Over the holidays, I had the opportunity to head back to my local museum to take in a special exhibit. Museums, like most cultural institutions, are a fascinating (though sometimes expensive) way to reach across time, space, and geography to share in stories we don’t often see, and may have never known about if it weren’t for the work of professionals with fancy sounding titles that end in ‘gist’.
This particular exhibit was a featured collection of artefacts from Ancient Mesopotamia. The people of Sumer, Assyria, and Babylon were years ahead of their time with innovations in government and business. In amongst the ancient tablets and jewellery, I found a particularly telling artefact of an old definition of leadership that still resonates today.
Lions were a prominent feature of Mesopotamian mythology, often used to represent kings and kingship. Most notably, the artefact that I saw (similar to the one pictured above) noted that lions were so closely related to the idea of kings and royalty because they represented wild chaos, the antithesis of the order and control the king strives for.
Such a dichotomous definition of leadership, it seems, has deep, historical roots. The image of a wild, untamed lion being the opposite, or even the enemy, of the king’s desire for stability implies that a leader’s role is to create, keep, and restore order. In hunting and killing the lion, the king dispatches the symbol of a threat to his absolute rule.
The notion of chaos being a threat to a leader’s rule is a puzzling yet understandable concept. Understandable in the sense that leadership and leading can depend on familiarity and stability to support authority and predetermined power structures. Puzzling, however, that the lion is hunted down and killed, showing an extreme fear of the ultimately natural state of instability, change and turmoil. Change, yes, can be chaotic and confronting, but it is striking that the perceived solution for ‘fixing’ these situations is an ultimately even more chaotic act. Fighting to keep chaos away by introducing it yourself seems, on the surface, rather counterproductive.
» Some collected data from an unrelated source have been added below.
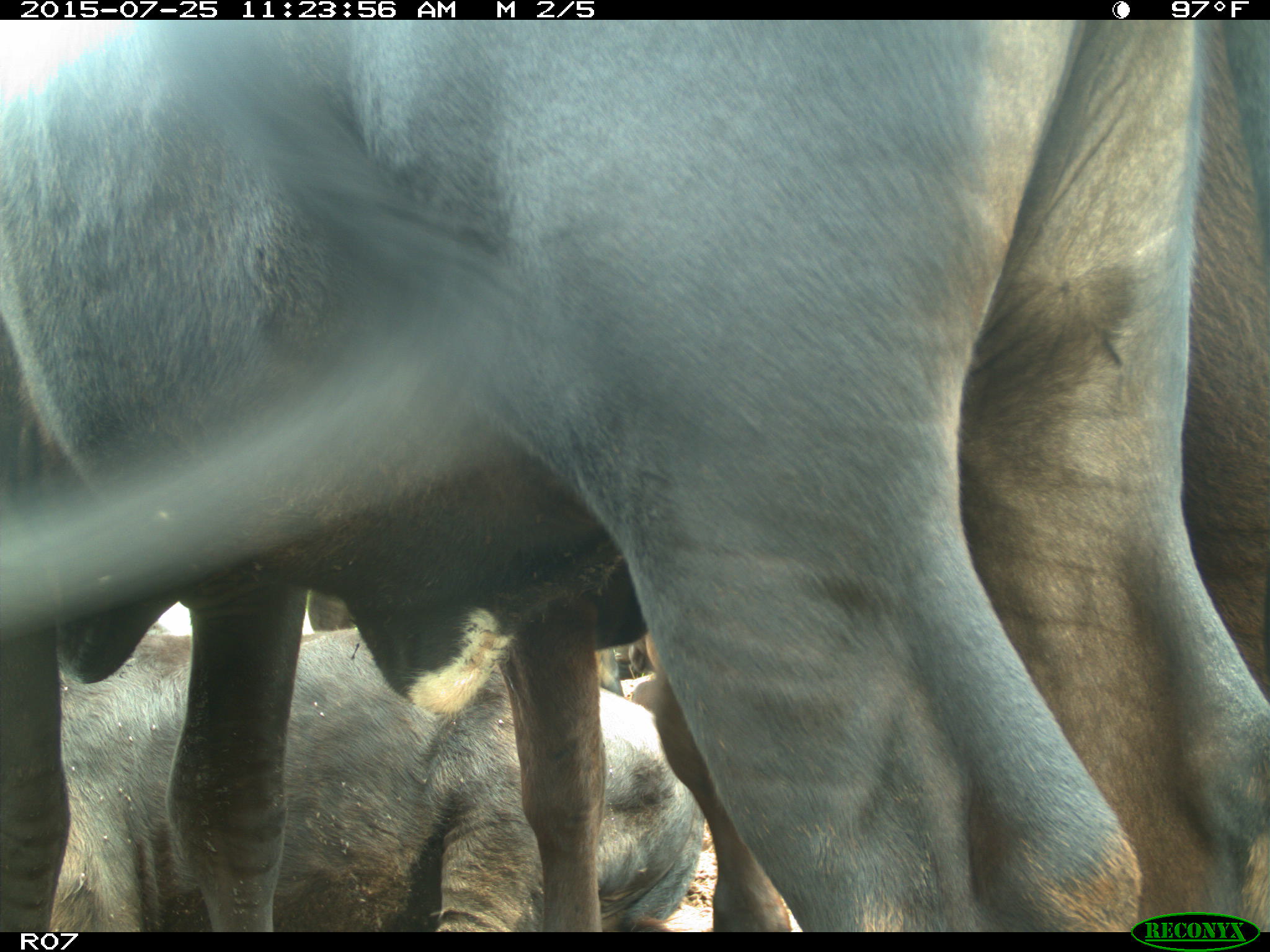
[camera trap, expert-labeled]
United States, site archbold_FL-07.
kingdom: Animalia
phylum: Chordata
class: Mammalia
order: Artiodactyla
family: Bovidae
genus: Bos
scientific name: Bos taurus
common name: domestic cow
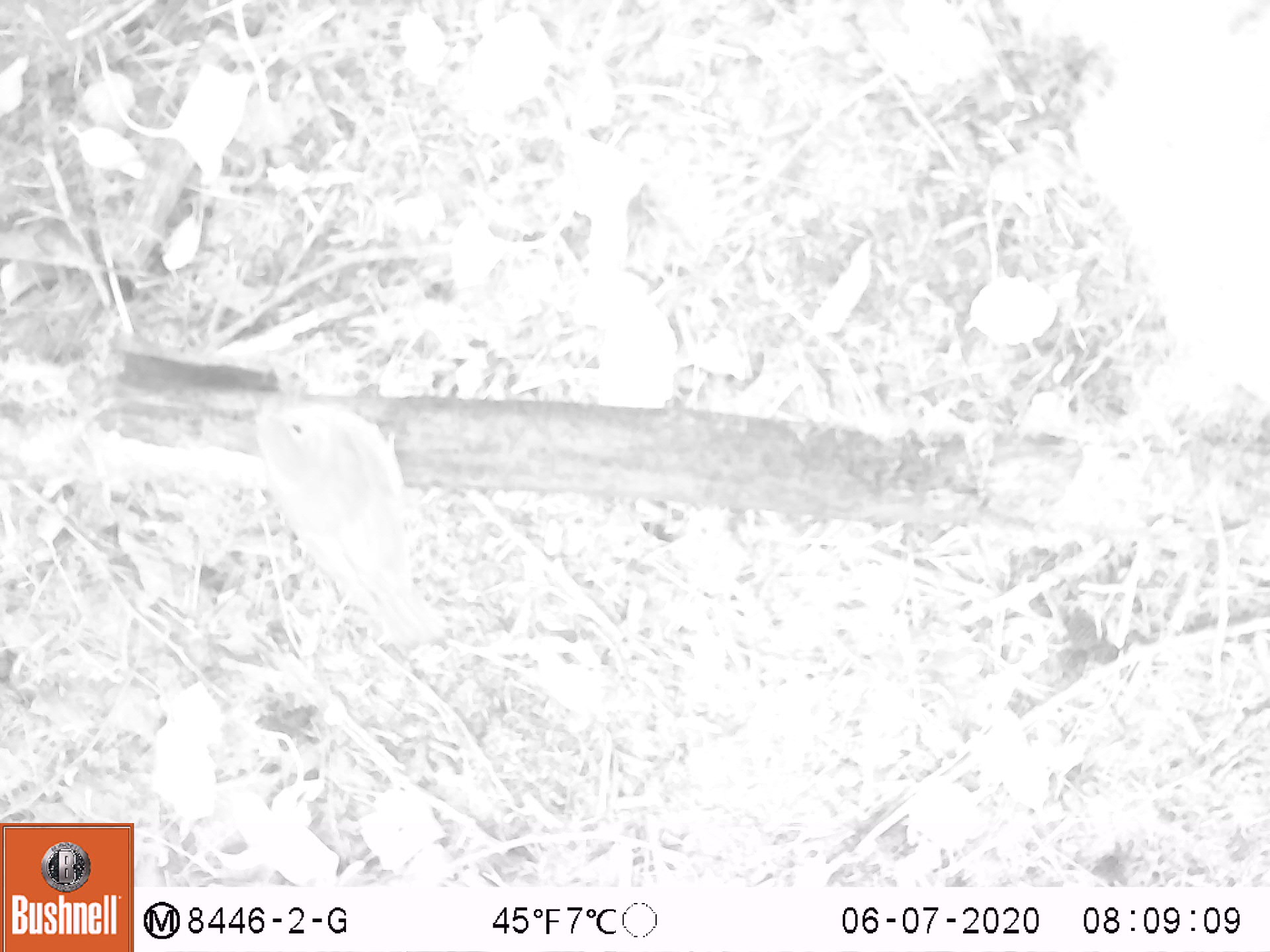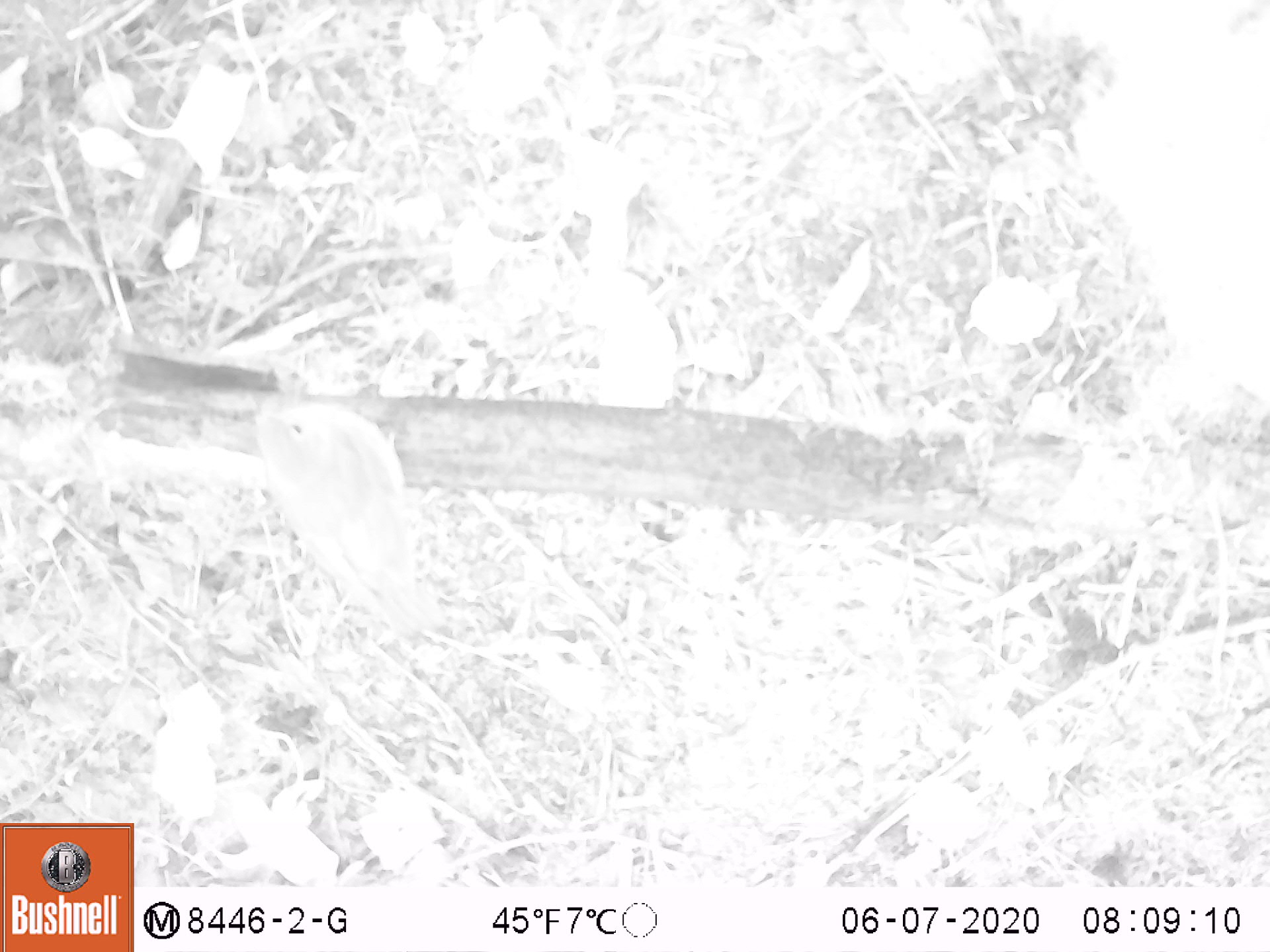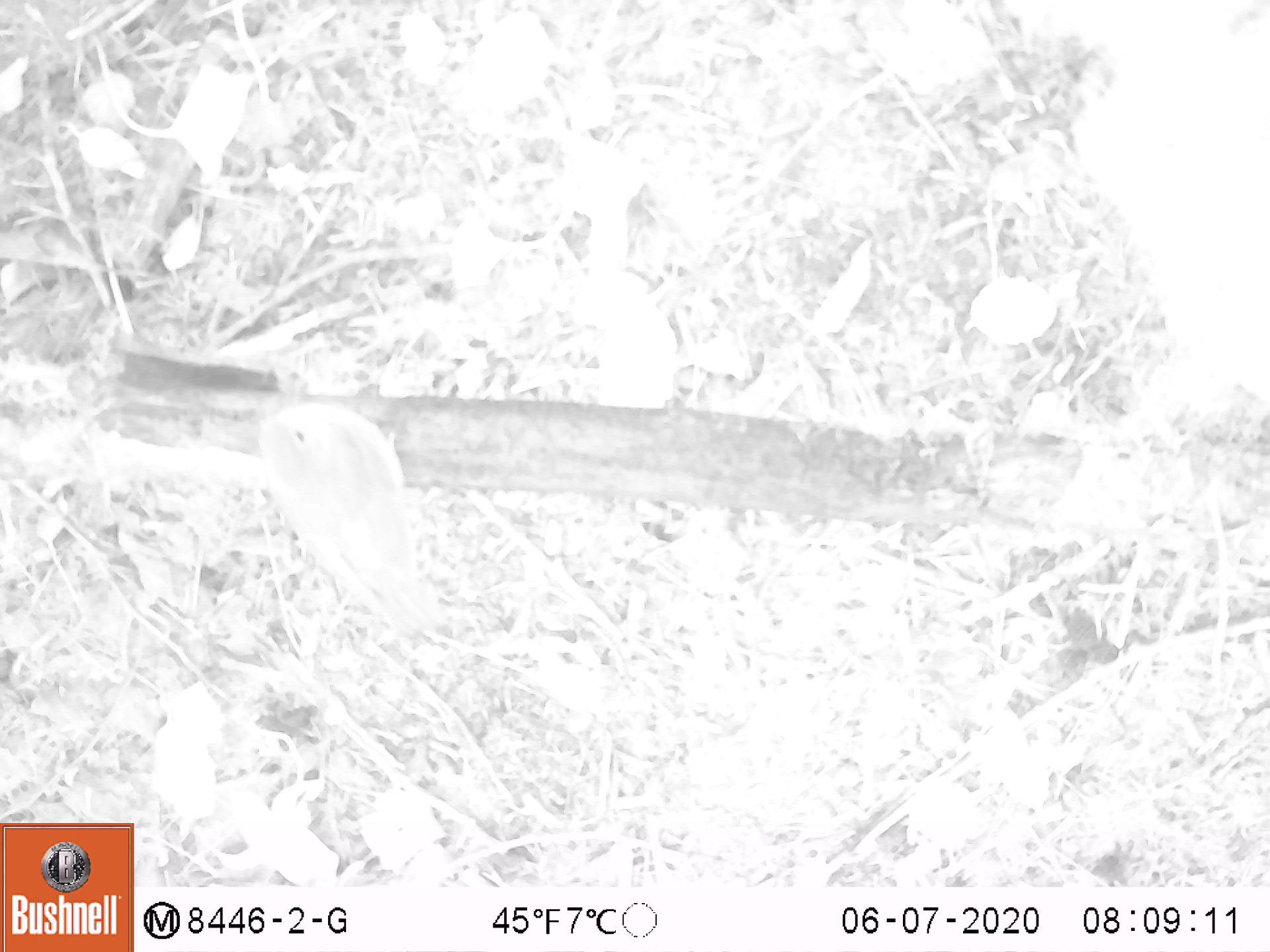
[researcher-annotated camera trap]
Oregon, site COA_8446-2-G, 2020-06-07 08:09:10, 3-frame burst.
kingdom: Animalia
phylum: Chordata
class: Aves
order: Passeriformes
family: Turdidae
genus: Catharus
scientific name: Catharus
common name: brown thrushes and nightingale-thrushes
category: catharus species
Catharus species (brown thrushes and nightingale-thrushes) (Catharus).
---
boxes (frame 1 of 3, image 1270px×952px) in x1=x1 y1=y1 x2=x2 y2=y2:
catharus species: x1=236 y1=380 x2=455 y2=646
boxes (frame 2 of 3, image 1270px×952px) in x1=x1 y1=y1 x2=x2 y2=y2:
catharus species: x1=241 y1=375 x2=459 y2=637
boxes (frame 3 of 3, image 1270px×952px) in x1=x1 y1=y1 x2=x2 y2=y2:
catharus species: x1=250 y1=387 x2=459 y2=637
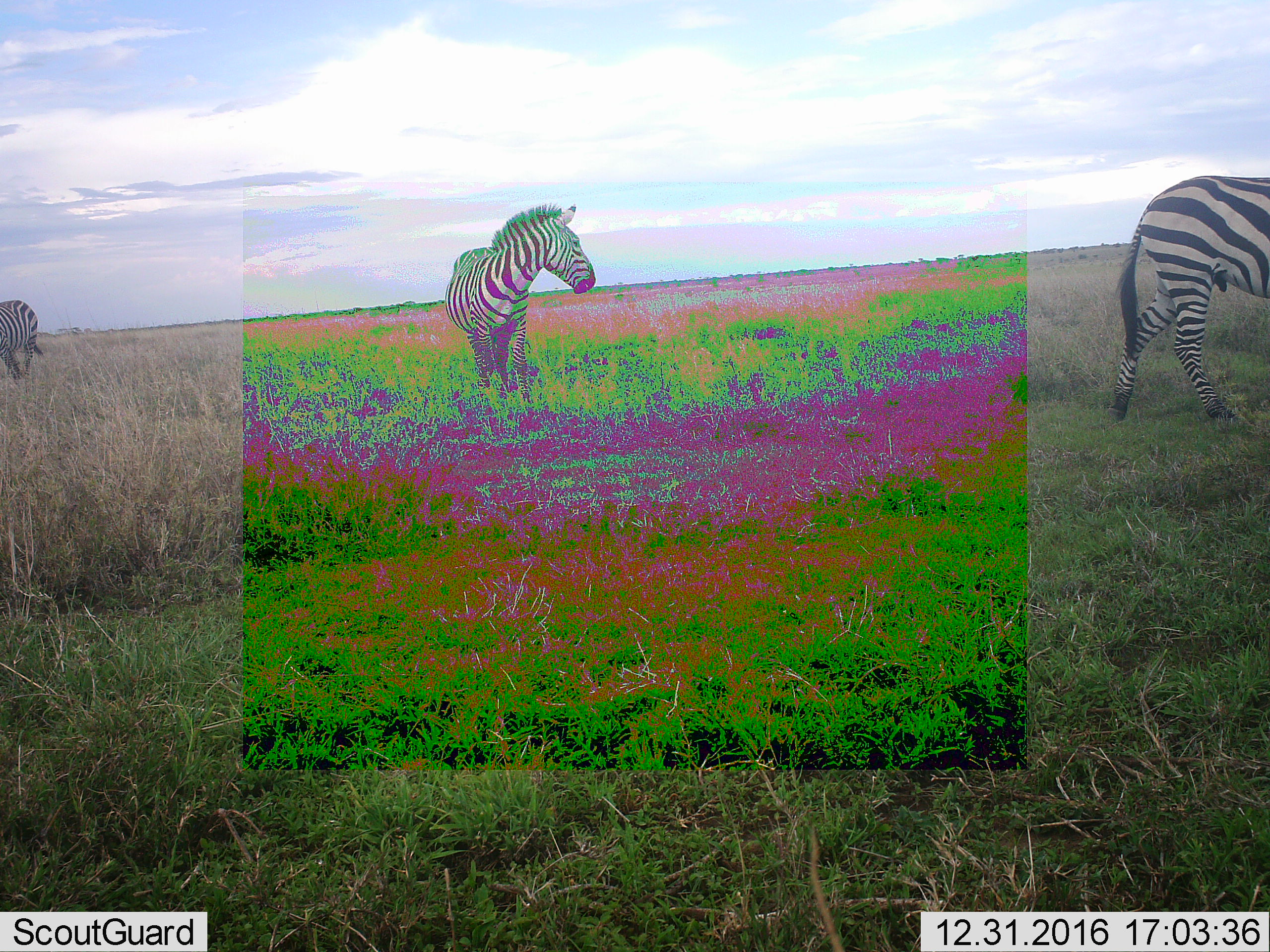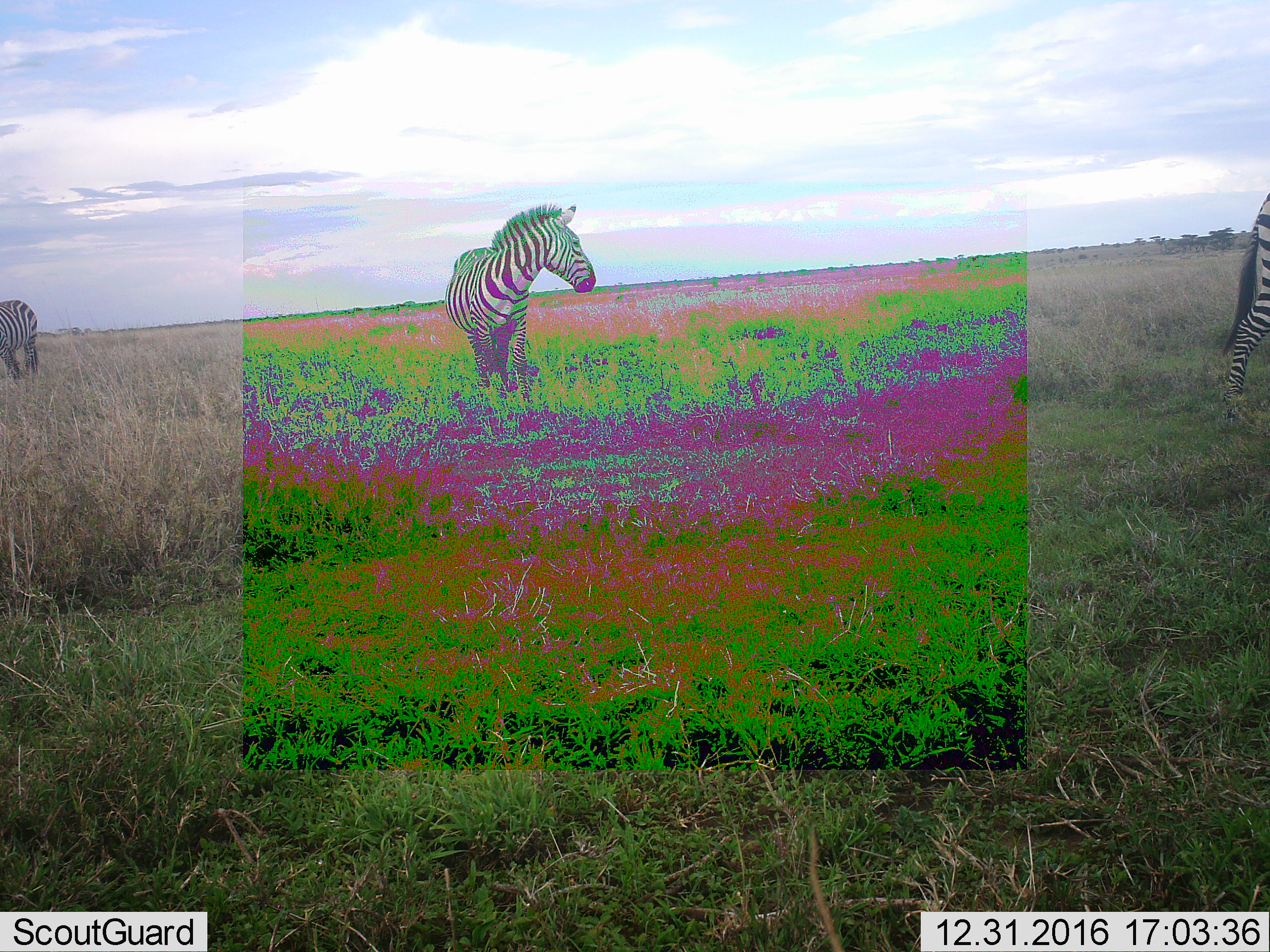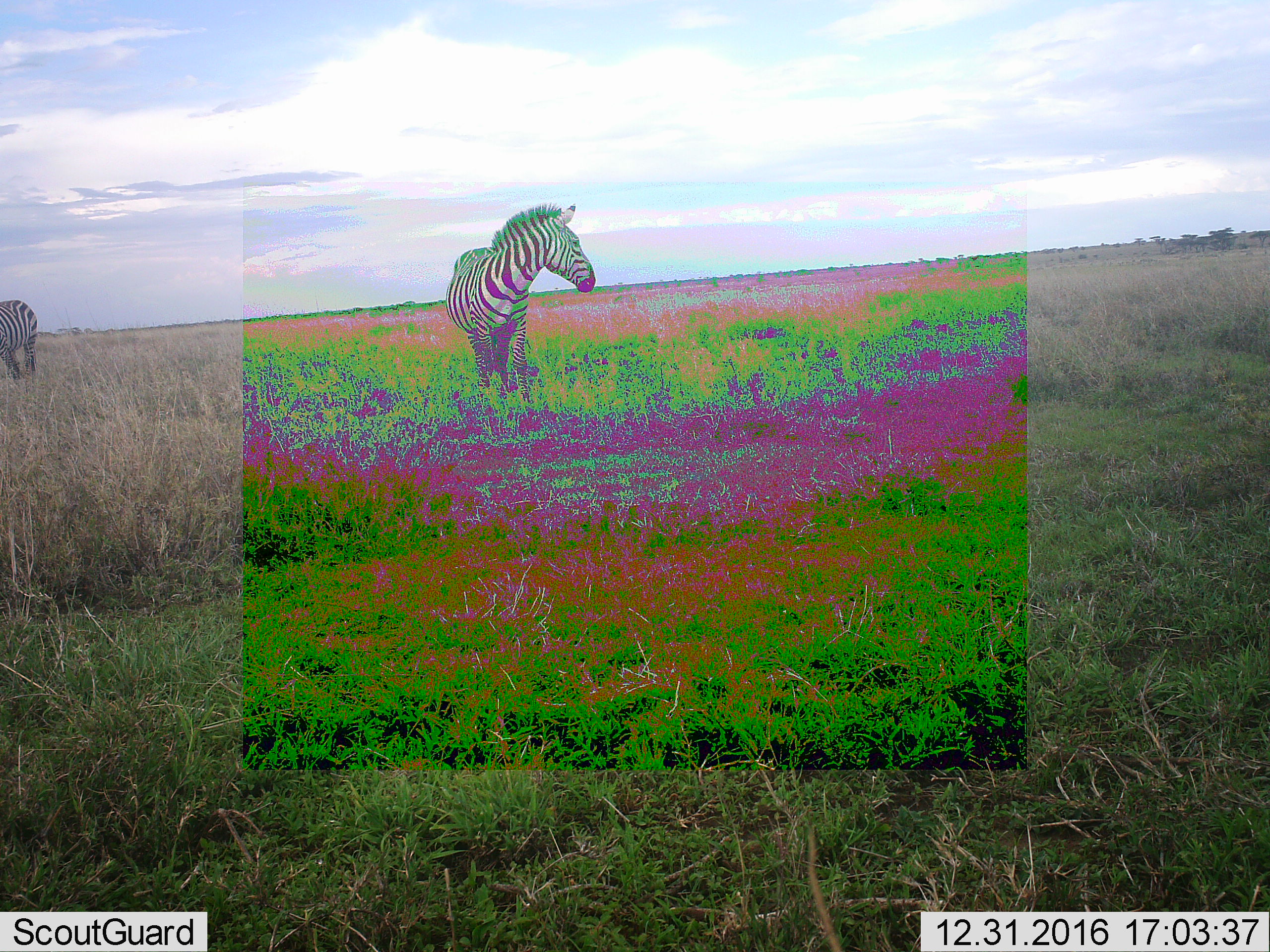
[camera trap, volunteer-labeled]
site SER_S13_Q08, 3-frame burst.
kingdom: Animalia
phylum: Chordata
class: Mammalia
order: Perissodactyla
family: Equidae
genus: Equus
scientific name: Equus quagga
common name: plains zebra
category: zebraplains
Zebraplains (plains zebra) (Equus quagga), count 3. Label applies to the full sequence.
In a way, however, the lion hunt (this metaphorical hunt for and dispatching of disorder) is controlled, organized chaos. It is an attempt to control, to manage and to fight off a perceived threat to the leader’s perception of what stability and order should be. Here, context is everything. What looks like chaos to us is control for the lion. What seems wild and untamed from the palatial grounds of the leader is, in fact, a perfectly productive way of life.
How many times does this happen to us? Do we fight off what we find threatening as leaders with the same things we fear? Do we introduce our own form of chaos to regain control? Further, what is chaos? What is out of control for us may be stability for someone else. In my world, chaos and change is still frightening, but no longer unwelcome. They are catalysts for change when we need to be more than lightly pushed to accept that change will come. It is not always the best or most welcome way to begin again or learn a hard lesson, but as nature has shown us time and again, the more we hunt and dispatch perceived threats, the more than continue to reappear, often stronger and in greater numbers. What if we used the energy we expend in fighting, running and hunting to observe, embrace and learn? What a different world it might be.